Rezension

Hartes Leben im Dresden des 19. Jahrhunderts

Die Tote im Fechtsaal - Helga Glaesener

Die Tote im Fechtsaal
von Helga Glaesener

Bewertet mit 5 Sternen

1869 Dresden. Als alleinerziehende Mutter eröffnet Annie eine Fechtschule nur für Frauen, um das Auskommen für sich und ihre Tochter zu sichern, was bei ihrem Vermieter nicht gern gesehen ist. Mit Schutzgeldeintreibern hat sie ebenso Probleme wie mit ihrem Umfeld, doch Annie lässt sich so schnell nicht unterbuttern und kämpft mit allen Mitteln. Eines Tages findet sie eine ihrer Schülerinnen ausgerechnet in ihrem Fechtsaal ermordet auf. Die Tote war eine recht bekannte Tänzerin an der Oper. Da Annie nicht viel Vertrauen in die örtliche Polizei hat, für die sie ohne Beweise schnell als Täterin feststeht, engagiert sie den ehemaligen Staatsanwalt Daniel Raabe, der nun als Privatdetektiv arbeitet und neuen Ermittlungsmethoden recht aufgeschlossen gegenübersteht. Mit ihm zusammen macht sie sich auf Spurensuche und schon bald führen Hinweise zur örtlichen Freimaurerloge. Wird es Daniel und Annie gelingen, den Mord aufzuklären?

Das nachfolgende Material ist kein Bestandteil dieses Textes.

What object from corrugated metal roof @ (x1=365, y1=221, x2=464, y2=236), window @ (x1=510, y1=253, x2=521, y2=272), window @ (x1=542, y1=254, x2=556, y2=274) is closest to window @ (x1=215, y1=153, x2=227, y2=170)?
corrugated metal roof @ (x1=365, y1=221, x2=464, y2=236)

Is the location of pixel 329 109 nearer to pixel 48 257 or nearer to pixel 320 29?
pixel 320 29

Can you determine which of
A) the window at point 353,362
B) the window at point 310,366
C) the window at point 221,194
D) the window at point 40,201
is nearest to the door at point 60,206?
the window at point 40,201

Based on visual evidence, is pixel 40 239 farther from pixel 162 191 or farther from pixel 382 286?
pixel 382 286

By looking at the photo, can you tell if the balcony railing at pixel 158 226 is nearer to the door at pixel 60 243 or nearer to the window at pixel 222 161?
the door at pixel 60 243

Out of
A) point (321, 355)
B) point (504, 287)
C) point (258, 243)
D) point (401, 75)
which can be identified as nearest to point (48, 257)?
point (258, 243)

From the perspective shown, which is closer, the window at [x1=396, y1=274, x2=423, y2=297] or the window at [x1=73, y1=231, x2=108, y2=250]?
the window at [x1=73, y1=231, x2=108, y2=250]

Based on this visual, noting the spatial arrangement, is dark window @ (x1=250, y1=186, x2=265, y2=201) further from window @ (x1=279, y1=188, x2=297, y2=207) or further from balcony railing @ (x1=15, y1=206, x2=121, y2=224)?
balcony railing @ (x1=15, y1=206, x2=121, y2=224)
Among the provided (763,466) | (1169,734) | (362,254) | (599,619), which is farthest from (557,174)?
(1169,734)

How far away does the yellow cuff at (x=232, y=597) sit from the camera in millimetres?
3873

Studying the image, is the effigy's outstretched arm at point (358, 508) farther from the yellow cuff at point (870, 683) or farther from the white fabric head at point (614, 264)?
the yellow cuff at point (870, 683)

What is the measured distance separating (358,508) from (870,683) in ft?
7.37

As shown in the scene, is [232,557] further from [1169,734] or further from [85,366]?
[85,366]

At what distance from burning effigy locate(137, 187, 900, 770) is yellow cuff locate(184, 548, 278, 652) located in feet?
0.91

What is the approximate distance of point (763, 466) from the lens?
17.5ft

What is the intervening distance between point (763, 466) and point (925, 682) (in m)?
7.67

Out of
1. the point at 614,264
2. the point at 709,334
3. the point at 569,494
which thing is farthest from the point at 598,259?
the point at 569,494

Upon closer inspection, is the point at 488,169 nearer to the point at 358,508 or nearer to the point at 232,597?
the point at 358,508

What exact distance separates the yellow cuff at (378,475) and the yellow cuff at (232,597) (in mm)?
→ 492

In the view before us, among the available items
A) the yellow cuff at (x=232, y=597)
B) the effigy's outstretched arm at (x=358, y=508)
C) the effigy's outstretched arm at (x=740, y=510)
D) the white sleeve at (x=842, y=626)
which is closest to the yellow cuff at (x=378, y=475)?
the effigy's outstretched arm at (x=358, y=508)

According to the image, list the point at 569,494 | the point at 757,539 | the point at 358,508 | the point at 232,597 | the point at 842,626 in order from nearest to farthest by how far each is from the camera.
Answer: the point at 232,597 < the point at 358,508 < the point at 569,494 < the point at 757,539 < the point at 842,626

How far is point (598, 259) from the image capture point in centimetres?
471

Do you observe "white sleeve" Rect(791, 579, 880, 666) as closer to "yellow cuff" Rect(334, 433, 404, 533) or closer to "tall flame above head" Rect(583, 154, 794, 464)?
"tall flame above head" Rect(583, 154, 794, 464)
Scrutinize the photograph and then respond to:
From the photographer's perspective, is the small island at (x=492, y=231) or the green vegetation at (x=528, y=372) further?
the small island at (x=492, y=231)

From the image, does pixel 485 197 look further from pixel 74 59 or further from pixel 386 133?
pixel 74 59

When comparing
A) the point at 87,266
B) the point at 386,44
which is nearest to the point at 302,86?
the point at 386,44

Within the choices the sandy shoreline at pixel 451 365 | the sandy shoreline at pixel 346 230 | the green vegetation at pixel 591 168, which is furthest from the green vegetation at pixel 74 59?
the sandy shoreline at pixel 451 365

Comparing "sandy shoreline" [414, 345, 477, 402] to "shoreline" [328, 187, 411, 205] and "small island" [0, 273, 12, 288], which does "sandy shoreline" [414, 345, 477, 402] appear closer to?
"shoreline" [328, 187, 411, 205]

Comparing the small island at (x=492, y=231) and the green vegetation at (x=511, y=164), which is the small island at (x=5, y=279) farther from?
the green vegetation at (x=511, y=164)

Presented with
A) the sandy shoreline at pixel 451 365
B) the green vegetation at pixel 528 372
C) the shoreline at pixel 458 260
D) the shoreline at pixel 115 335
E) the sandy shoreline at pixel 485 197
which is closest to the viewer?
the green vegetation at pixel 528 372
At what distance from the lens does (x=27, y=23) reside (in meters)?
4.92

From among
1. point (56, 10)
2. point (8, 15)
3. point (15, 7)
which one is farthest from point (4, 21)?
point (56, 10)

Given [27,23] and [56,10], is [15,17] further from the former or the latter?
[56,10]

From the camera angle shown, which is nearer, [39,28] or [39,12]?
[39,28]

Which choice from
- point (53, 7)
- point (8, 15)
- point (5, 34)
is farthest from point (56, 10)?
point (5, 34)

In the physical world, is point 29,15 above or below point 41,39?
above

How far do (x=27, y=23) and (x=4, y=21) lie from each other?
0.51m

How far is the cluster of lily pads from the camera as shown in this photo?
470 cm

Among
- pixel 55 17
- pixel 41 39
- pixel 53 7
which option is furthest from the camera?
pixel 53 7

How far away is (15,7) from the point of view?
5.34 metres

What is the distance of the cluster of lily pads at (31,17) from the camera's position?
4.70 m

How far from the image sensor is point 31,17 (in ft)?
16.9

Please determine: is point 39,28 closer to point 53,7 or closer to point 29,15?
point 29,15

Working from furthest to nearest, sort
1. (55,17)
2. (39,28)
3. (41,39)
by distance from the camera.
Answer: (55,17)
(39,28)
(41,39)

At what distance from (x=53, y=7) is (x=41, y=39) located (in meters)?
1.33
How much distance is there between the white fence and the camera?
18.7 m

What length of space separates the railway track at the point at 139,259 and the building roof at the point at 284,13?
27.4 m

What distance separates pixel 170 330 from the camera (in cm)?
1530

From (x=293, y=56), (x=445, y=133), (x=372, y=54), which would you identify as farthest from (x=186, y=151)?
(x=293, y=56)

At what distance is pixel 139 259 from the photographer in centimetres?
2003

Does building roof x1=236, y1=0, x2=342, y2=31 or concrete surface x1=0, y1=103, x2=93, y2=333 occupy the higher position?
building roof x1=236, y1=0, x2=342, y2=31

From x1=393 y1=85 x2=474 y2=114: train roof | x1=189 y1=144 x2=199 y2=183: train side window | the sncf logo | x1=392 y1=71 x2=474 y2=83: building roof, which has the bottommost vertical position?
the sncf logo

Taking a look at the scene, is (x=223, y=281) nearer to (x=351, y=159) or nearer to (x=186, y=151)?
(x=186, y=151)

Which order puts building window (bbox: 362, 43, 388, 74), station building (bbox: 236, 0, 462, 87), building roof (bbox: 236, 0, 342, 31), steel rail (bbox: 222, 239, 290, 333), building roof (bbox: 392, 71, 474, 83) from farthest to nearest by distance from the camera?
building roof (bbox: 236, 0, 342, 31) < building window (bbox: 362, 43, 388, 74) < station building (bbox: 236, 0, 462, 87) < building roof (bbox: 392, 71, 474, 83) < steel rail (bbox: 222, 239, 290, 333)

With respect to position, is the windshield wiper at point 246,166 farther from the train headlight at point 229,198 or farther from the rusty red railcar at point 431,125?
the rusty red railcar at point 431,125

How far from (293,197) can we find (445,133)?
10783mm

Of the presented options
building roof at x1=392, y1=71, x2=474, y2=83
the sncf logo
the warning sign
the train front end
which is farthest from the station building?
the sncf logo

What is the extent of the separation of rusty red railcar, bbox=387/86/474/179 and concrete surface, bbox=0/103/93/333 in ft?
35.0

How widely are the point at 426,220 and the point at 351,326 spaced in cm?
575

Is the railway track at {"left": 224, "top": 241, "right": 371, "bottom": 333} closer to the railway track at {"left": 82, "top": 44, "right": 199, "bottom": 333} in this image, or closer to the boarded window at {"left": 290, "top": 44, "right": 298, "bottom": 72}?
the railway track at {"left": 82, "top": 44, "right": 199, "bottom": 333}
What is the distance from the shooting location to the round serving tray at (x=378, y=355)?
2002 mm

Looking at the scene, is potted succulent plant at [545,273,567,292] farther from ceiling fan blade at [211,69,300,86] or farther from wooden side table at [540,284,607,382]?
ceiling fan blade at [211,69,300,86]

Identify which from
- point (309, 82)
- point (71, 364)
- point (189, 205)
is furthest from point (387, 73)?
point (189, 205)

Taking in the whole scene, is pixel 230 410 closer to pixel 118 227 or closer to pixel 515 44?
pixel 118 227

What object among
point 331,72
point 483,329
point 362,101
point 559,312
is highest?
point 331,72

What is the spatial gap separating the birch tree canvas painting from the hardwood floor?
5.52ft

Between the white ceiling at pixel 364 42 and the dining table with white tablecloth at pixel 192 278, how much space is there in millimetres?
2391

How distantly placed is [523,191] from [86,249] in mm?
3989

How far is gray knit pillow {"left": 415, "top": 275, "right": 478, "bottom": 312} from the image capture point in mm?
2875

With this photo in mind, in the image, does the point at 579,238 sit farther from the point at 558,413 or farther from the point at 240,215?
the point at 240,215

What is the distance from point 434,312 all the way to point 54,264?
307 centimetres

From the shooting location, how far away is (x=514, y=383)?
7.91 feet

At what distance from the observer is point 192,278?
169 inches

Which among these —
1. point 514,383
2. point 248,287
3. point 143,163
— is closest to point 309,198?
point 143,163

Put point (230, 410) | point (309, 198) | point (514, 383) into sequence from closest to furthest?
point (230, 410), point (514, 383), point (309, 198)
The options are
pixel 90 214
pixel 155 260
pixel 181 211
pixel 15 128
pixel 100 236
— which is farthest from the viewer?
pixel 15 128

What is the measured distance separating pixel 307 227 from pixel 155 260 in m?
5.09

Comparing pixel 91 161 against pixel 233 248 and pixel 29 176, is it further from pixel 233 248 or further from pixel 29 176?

Helga Glaesener hat mit ihrem Buch „Die Tote im Fechtsaal“ einen sehr unterhaltsamen und spannenden historischen Kriminalroman vorgelegt. Der Schreibstil ist flüssig und zieht den Leser regelrecht in eine vergangene Zeit, in der Frauen kaum eigenen Geschäften und Tätigkeiten nachkommen konnten ohne einen Mann im Rücken. An der Seite von Annie erlebt der Leser, wie es ist, sich dem Kampf gegen Vorurteile und schiefe Blicke zu stellen und dabei sich und sein Kind allein einigermaßen durchzubringen. Kriminelle vermuten leichtes Spiel, handelt es sich doch um ein Weibsbild, um dort ohne eine Gegenleistung abzukassieren. Annie muss sich all diesem stellen und gerät dann auch noch ins Fadenkreuz der Polizei, die sich kaum Mühe gibt, den wahren Täter zu suchen. Eine Frau aus der untersten Schicht kommt für sie genau richtig, um den Fall schnell zu lösen. Glaesener legt den Spannungsbogen genau richtig an und lässt den Leser schnell zum Mitglied des Ermittlungsteams werden. Die Entdeckung neuer erkennungsdienstlicher Methoden wird sehr schön in die Handlung eingewoben und macht die Geschichte umso spannender. Heute ist eine Mordermittlung ohne diese Entdeckungen gar nicht mehr zu denken. Auch den historischen sowie politischen Hintergrund hat die Autorin wunderbar eingeflochten, so dass ein recht authentisches Bild der damaligen Zeit vor dem Auge des Lesers entsteht.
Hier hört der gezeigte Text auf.